Hi there, I am encountering some problems when I do the inference with trt python API. I detail the problem below, any advice would be appreciated, thx~

Description

I tried to run SAM2-Decoder on Orin with Python API, but it fails with the error below

[07/01/2025-14:14:38] [TRT] [E] IExecutionContext::enqueueV3: Error Code 1: Cuda Runtime (an illegal memory access was encountered)
...
pycuda._driver.LogicError: cuMemcpyDtoHAsync failed: an illegal memory access was encountered
PyCUDA WARNING: a clean-up operation failed (dead context maybe?)
cuMemFreeHost failed: an illegal memory access was encountered
PyCUDA WARNING: a clean-up operation failed (dead context maybe?)
cuMemFree failed: an illegal memory access was encountered
[07/01/2025-14:14:38] [TRT] [E] [graphContext.h::~MyelinGraphContext::84] Error Code 1: Myelin ([impl.cpp:cuda_object_deallocate:435] Error 700 destroying stream '0xaaaaed9cd400'.)
[07/01/2025-14:14:38] [TRT] [E] [graphContext.h::~MyelinGraphContext::84] Error Code 1: Myelin ([impl.cpp:cuda_object_deallocate:435] Error 700 destroying stream '0xaaaaeda249f0'.)
[07/01/2025-14:14:38] [TRT] [E] [graphContext.h::~MyelinGraphContext::84] Error Code 1: Myelin ([impl.cpp:cuda_object_deallocate:435] Error 700 destroying stream '0xaaaaedd49440'.)
...

I was thought it has something to do with my built engine, but I tried the inferencing via trtexec as well, and the inference worked well.

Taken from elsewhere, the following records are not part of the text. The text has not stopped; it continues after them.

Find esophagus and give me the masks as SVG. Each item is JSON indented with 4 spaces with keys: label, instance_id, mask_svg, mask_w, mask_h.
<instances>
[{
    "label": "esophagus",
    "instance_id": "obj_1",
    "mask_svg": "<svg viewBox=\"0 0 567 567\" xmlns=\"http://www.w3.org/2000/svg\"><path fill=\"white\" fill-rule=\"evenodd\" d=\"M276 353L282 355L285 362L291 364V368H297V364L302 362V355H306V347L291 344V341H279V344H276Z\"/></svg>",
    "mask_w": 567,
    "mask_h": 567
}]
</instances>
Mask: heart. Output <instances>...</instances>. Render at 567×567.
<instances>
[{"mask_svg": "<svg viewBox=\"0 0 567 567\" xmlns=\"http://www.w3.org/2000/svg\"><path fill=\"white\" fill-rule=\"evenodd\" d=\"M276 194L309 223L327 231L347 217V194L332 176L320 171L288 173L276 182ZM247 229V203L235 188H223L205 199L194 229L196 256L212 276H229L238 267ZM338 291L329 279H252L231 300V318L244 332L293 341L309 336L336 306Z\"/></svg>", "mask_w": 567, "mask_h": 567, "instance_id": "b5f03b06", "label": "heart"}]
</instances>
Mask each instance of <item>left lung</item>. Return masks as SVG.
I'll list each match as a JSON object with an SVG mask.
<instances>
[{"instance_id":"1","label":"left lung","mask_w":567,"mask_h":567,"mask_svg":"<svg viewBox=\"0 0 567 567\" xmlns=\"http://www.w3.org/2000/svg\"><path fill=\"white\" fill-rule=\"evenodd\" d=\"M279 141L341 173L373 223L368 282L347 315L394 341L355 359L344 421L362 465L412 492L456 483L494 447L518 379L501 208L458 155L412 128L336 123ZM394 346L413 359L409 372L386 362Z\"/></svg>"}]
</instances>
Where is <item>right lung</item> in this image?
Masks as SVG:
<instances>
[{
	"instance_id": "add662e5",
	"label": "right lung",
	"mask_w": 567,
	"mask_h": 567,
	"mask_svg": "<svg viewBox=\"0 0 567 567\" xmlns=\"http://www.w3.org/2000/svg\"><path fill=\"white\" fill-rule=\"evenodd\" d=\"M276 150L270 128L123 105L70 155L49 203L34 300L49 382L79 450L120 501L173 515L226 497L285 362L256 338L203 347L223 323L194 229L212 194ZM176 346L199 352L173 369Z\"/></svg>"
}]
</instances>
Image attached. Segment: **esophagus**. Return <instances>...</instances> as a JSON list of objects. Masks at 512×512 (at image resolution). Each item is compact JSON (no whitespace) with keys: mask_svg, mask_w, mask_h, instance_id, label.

It makes me confused, is there something wrong within my inferencing code? The code I used to inference is shown below

       with engine.create_execution_context() as context:
            # Allocate host and device buffers
            tensor_names = [engine.get_tensor_name(i) for i in range(engine.num_io_tensors)]
            print(f"[INFO]tensor_names: {tensor_names}")
            
            stream = cuda.Stream()
            # context.set_optimization_profile_async(1, stream)
            batch_size = 1
            for i, tensor_name in enumerate(tensor_names):
                if engine.get_tensor_mode(tensor_name) == trt.TensorIOMode.INPUT:
                    if tensor_name == 'point_coords' or tensor_name == 'point_labels' or tensor_name == 'mask_input' or tensor_name == 'has_mask_input':
                        print(f"[INFO]{tensor_name} set_shape: {input_tensor[i].shape}")
                        context.set_input_shape(tensor_name, input_tensor[i].shape)
                    input_np_data = input_tensor[i].ravel()
                    input_device_memory = cuda.mem_alloc(input_np_data.nbytes)
                    context.set_tensor_address(tensor_name, int(input_device_memory))
                    cuda.memcpy_htod_async(input_device_memory, input_np_data, stream)
                else:
                    output_shape = context.get_tensor_shape(tensor_name)
                    output_shapes.append(output_shape)
                    size = trt.volume(context.get_tensor_shape(tensor_name))
                    dtype = trt.nptype(engine.get_tensor_dtype(tensor_name))
                    print(f"[INFO]output shape: {context.get_tensor_shape(tensor_name)}, size: {size}, dtype: {dtype}")
                    output_buffer = cuda.pagelocked_empty(size, dtype)
                    output_memory = cuda.mem_alloc(output_buffer.nbytes)
                    context.set_tensor_address(tensor_name, int(output_memory))
                    output_buffers.append(output_buffer)
                    output_memorys.append(output_memory)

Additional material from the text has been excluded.